Aim of the exercise:
Reproduce each line, exactly, from the one containing "Based on the" through the end of the material. Exclude pictures.

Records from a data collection

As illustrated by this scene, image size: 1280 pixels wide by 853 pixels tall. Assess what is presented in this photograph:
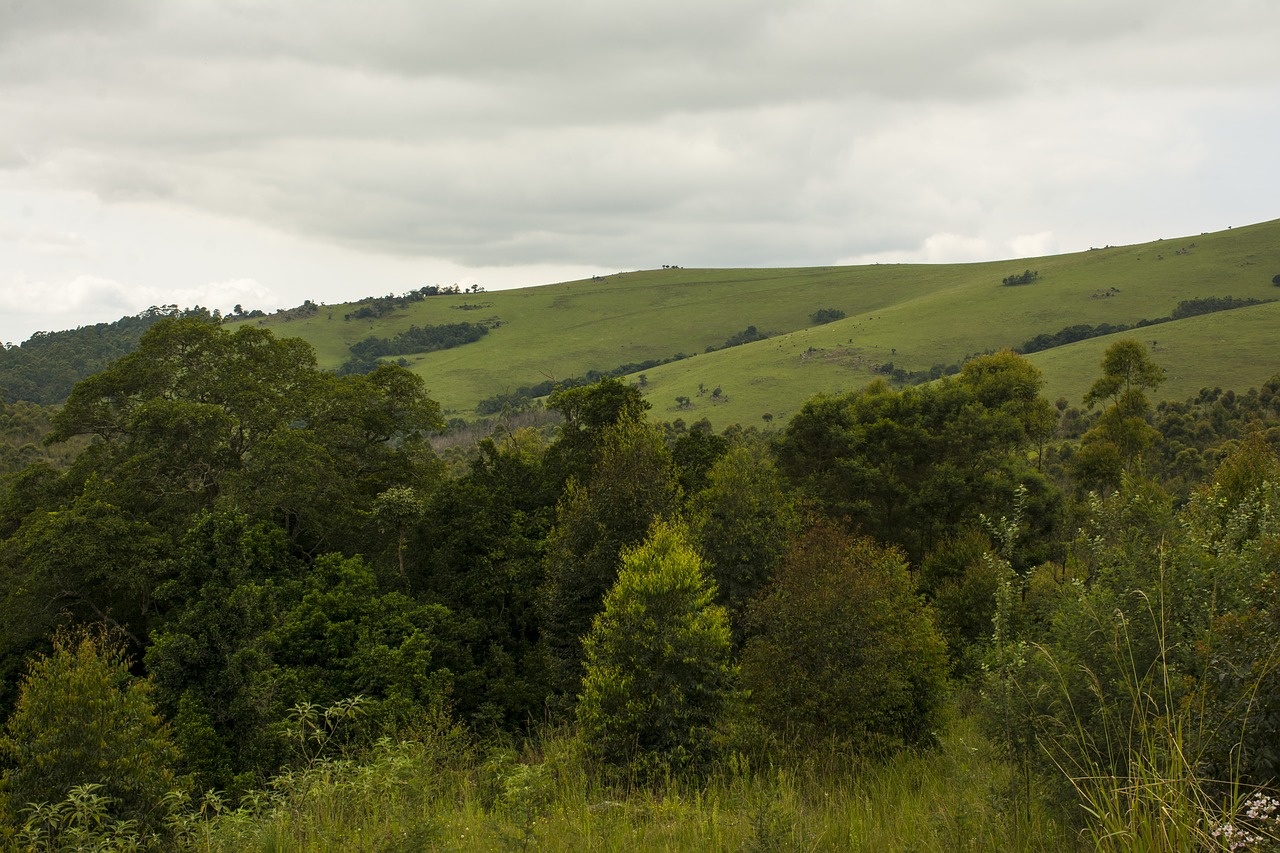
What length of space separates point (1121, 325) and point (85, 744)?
129 m

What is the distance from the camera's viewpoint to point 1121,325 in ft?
374

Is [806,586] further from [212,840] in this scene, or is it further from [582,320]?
[582,320]

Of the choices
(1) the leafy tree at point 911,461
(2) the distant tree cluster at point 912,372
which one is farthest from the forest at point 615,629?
(2) the distant tree cluster at point 912,372

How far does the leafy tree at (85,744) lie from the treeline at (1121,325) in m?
116

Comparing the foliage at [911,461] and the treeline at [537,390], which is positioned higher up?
the treeline at [537,390]

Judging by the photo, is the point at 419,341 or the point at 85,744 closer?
the point at 85,744

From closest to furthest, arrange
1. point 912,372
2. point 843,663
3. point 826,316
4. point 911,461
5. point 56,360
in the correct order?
point 843,663 < point 911,461 < point 912,372 < point 56,360 < point 826,316

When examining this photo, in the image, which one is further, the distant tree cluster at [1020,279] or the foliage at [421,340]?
the foliage at [421,340]

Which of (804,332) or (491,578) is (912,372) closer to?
(804,332)

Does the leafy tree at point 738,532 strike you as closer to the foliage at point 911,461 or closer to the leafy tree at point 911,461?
the leafy tree at point 911,461

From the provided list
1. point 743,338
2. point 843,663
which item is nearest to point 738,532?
point 843,663

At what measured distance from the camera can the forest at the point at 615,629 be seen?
262 inches

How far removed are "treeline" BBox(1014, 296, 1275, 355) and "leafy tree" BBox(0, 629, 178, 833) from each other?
116m

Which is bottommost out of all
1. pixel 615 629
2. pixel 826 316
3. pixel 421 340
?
pixel 615 629
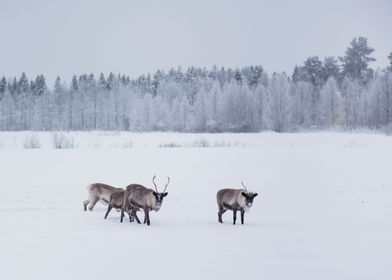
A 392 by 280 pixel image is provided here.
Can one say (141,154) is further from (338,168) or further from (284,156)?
(338,168)

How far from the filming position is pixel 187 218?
1195cm

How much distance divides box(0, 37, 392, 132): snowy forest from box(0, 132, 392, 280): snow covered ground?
5061 cm

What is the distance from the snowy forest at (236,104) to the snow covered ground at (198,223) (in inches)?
1993

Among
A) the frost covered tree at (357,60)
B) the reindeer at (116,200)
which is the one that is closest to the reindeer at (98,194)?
the reindeer at (116,200)

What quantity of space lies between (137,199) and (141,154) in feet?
48.8

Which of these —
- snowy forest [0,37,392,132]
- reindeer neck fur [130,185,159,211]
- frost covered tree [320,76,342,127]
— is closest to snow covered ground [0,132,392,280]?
reindeer neck fur [130,185,159,211]

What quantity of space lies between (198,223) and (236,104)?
250 feet

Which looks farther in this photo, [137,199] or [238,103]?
[238,103]

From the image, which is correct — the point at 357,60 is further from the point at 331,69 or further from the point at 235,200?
the point at 235,200

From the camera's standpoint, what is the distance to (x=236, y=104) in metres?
86.4

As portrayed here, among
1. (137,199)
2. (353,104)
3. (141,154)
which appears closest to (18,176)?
(141,154)

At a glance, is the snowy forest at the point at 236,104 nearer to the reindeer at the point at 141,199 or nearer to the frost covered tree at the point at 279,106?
the frost covered tree at the point at 279,106

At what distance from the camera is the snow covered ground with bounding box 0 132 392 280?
270 inches

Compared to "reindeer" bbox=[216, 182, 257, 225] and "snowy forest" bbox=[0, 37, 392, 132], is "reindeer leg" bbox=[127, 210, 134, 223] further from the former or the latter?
"snowy forest" bbox=[0, 37, 392, 132]
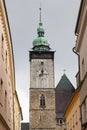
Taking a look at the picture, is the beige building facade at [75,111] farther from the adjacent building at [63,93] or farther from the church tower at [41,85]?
the adjacent building at [63,93]

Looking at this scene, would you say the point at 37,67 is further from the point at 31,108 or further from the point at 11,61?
the point at 11,61

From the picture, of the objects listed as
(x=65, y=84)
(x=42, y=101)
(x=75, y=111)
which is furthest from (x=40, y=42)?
(x=75, y=111)

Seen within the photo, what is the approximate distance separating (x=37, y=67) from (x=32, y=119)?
458 inches

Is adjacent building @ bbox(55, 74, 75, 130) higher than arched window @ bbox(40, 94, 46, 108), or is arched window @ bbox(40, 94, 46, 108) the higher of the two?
adjacent building @ bbox(55, 74, 75, 130)

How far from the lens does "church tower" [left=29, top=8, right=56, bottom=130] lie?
7181 centimetres

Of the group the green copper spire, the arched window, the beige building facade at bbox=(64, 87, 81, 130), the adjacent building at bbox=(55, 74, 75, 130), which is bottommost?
the beige building facade at bbox=(64, 87, 81, 130)

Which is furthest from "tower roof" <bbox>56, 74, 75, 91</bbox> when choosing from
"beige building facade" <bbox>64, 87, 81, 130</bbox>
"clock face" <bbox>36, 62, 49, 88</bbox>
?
"beige building facade" <bbox>64, 87, 81, 130</bbox>

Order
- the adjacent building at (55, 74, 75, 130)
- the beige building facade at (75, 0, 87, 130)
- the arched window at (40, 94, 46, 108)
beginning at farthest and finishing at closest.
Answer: the adjacent building at (55, 74, 75, 130) < the arched window at (40, 94, 46, 108) < the beige building facade at (75, 0, 87, 130)

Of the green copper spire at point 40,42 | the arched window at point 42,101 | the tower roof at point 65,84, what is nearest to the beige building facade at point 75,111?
the arched window at point 42,101

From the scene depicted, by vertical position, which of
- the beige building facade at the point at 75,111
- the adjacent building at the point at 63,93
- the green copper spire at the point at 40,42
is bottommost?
the beige building facade at the point at 75,111

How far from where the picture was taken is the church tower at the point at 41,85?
7181cm

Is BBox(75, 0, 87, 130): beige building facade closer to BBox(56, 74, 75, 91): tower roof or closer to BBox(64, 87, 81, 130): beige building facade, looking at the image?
BBox(64, 87, 81, 130): beige building facade

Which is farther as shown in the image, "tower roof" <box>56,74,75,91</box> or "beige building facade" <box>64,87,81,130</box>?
"tower roof" <box>56,74,75,91</box>

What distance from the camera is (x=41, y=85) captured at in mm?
76688
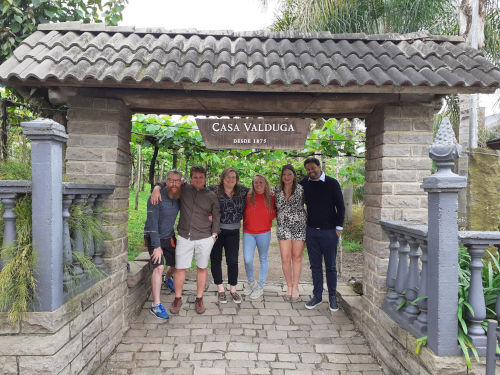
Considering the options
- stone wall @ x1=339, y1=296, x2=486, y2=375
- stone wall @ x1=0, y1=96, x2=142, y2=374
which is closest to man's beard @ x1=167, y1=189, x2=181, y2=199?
stone wall @ x1=0, y1=96, x2=142, y2=374

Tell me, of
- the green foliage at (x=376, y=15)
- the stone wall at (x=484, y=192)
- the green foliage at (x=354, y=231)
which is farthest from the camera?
the green foliage at (x=354, y=231)

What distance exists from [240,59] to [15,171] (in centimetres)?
225

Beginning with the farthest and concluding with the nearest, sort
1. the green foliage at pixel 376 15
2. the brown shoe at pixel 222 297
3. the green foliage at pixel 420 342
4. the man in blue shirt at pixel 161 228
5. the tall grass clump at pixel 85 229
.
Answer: the green foliage at pixel 376 15, the brown shoe at pixel 222 297, the man in blue shirt at pixel 161 228, the tall grass clump at pixel 85 229, the green foliage at pixel 420 342

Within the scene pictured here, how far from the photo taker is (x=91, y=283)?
2.88 meters

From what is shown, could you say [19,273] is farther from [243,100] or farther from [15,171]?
[243,100]

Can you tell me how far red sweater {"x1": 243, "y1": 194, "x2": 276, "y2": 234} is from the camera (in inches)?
170

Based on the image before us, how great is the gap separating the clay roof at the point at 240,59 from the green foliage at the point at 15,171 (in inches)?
32.3

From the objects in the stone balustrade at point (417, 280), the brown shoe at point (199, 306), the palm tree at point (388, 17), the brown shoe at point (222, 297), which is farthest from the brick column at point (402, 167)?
the palm tree at point (388, 17)

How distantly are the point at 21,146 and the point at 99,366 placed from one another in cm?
223

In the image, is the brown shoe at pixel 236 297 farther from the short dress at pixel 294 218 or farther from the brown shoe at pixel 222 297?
the short dress at pixel 294 218

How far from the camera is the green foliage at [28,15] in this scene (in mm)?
3678

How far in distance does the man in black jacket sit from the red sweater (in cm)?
57

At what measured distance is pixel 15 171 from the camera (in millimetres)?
2480

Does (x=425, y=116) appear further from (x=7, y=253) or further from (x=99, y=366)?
(x=99, y=366)
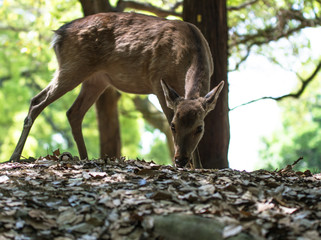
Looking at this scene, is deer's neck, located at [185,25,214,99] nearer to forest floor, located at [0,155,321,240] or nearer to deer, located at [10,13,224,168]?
deer, located at [10,13,224,168]

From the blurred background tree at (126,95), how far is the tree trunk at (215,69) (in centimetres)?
125

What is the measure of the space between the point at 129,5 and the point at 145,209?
23.9ft

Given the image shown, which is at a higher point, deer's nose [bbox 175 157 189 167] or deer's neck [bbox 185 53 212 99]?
deer's neck [bbox 185 53 212 99]

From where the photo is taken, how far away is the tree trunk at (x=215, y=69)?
7.56m

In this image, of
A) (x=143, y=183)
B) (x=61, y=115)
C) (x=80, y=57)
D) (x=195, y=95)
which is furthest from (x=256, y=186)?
(x=61, y=115)

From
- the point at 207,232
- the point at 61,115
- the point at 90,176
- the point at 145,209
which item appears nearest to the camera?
the point at 207,232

Answer:
Based on the image before us, how great is the gap separating the clay roof at the point at 240,59 from the green foliage at the point at 15,171 (in inches)?
32.3

From the objects in the stone balustrade at point (417, 280), the brown shoe at point (199, 306), the palm tree at point (388, 17), the brown shoe at point (222, 297), which is farthest from the brick column at point (402, 167)?
the palm tree at point (388, 17)

How distantly are the point at 21,146 and the point at 99,366 placed from one another in cm?
223

In the image, is the brown shoe at pixel 236 297 farther from the short dress at pixel 294 218 or farther from the brown shoe at pixel 222 297?
the short dress at pixel 294 218

How far from the camera is the green foliage at [28,15] in this scene (in mm)?
3678

How far in distance does the man in black jacket sit from the red sweater (in cm)?
57

At what measured distance is pixel 15 171 from the camera (in millimetres)?
2480

Does (x=425, y=116) appear further from (x=7, y=253) or further from (x=99, y=366)?
(x=99, y=366)
Looking at this scene, is deer's neck, located at [185,25,214,99] nearer to forest floor, located at [0,155,321,240] or nearer to deer, located at [10,13,224,168]?
deer, located at [10,13,224,168]

From the blurred background tree at (126,95), how far is the tree trunk at (215,69) (in centimetres)?
125

What is the measure of the space between the point at 129,5 and the point at 145,209?
23.9ft

Given the image shown, which is at a higher point, deer's nose [bbox 175 157 189 167] or deer's neck [bbox 185 53 212 99]?
deer's neck [bbox 185 53 212 99]

From where the photo is taken, how far away is the tree trunk at (x=215, y=69)?
7.56m

In this image, of
A) (x=143, y=183)
B) (x=61, y=115)
C) (x=80, y=57)
D) (x=195, y=95)
which is furthest from (x=256, y=186)?
(x=61, y=115)

From
- the point at 207,232
- the point at 61,115
- the point at 90,176
- the point at 145,209
which item appears nearest to the camera?
the point at 207,232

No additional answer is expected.